* PASSAGE:
The library supports JSON Pointer (RFC 6901) as alternative means to address structured values. A JSON Pointer is a string that identifies a specific value withing a JSON document.

Consider the following JSON document

{
    "array": ["A", "B", "C"],
    "nested": {
        "one": 1,
        "two": 2,
        "three": [true, false]
    }
}

Then every value inside the JSON document can be idientified as follows:

JSON Pointer JSON value
/ {"array":["A","B","C"],"nested":{"one":1,"two":2,"three":[true,false]}}
/array ["A","B","C"]
/array/0 A
/array/1 B
/array/2 C
/nested {"one":1,"two":2,"three":[true,false]}
/nested/one 1
/nested/two 2
/nested/three [true,false]
/nested/three/0 true
/nested/three/1 false

JSON Pointer creation

JSON Pointers can be created from a string:

json::json_pointer p = "/nested/one";

Furthermore, a user-defined string literal can be used to achieve the same result:

auto p = "/nested/one"_json_pointer;

The escaping rules of RFC 6901 are implemented. See the constructor documentation for more information.

Value access

JSON Pointers can be used in the at, operator[], and value functions just like object keys or array indices.

* WORK TASK: Continue the JSON Pointer documentation, starting after its last sentence.

* DATASET RECORDS:
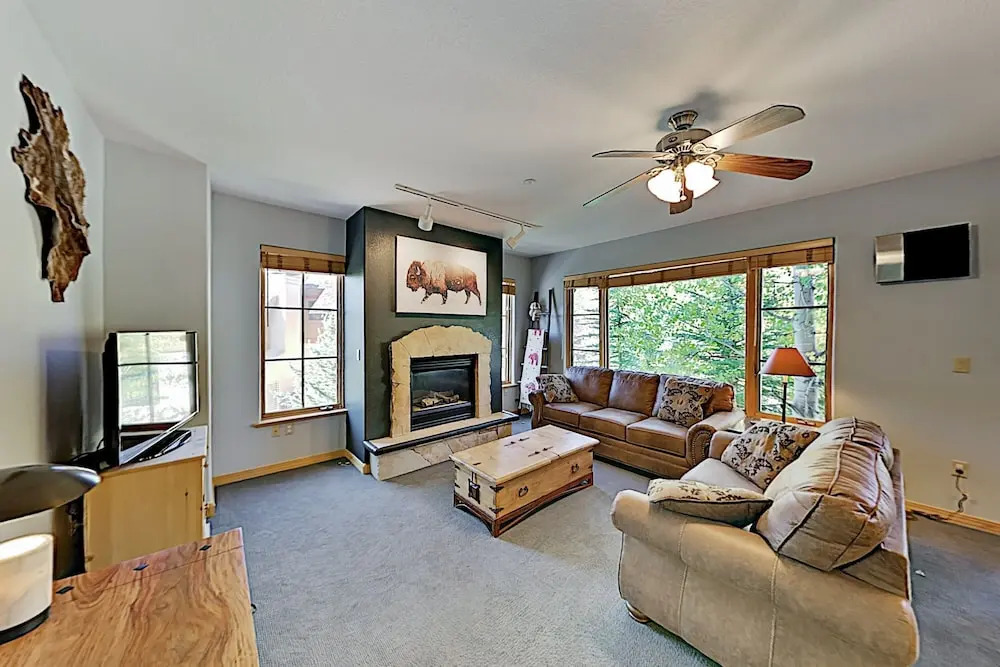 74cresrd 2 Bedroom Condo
---
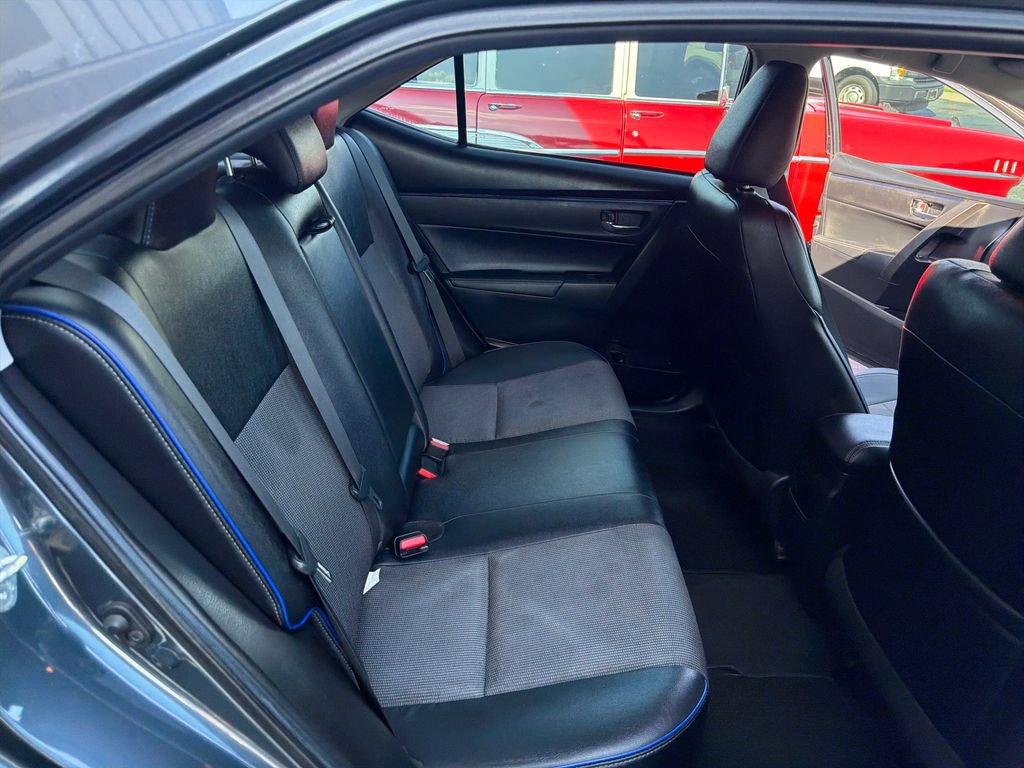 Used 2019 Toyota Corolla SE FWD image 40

* ANSWER TO THIS EXERCISE:
// the JSON value from above
auto j = json::parse(R"({
    "array": ["A", "B", "C"],
    "nested": {
        "one": 1,
        "two": 2,
        "three": [true, false]
    }
})");

// access values
auto val = j["/"_json_pointer];                             // {"array":["A","B","C"],...}
auto val1 = j["/nested/one"_json_pointer];                  // 1
auto val2 = j.at[json::json_pointer("/nested/three/1")];    // false
auto val3 = j.value[json::json_pointer("/nested/four", 0)]; // 0

Flatten / unflatten

The library implements a function flatten to convert any JSON document into a JSON object where each key is a JSON Pointer and each value is a primitive JSON value (i.e., a string, boolean, number, or null).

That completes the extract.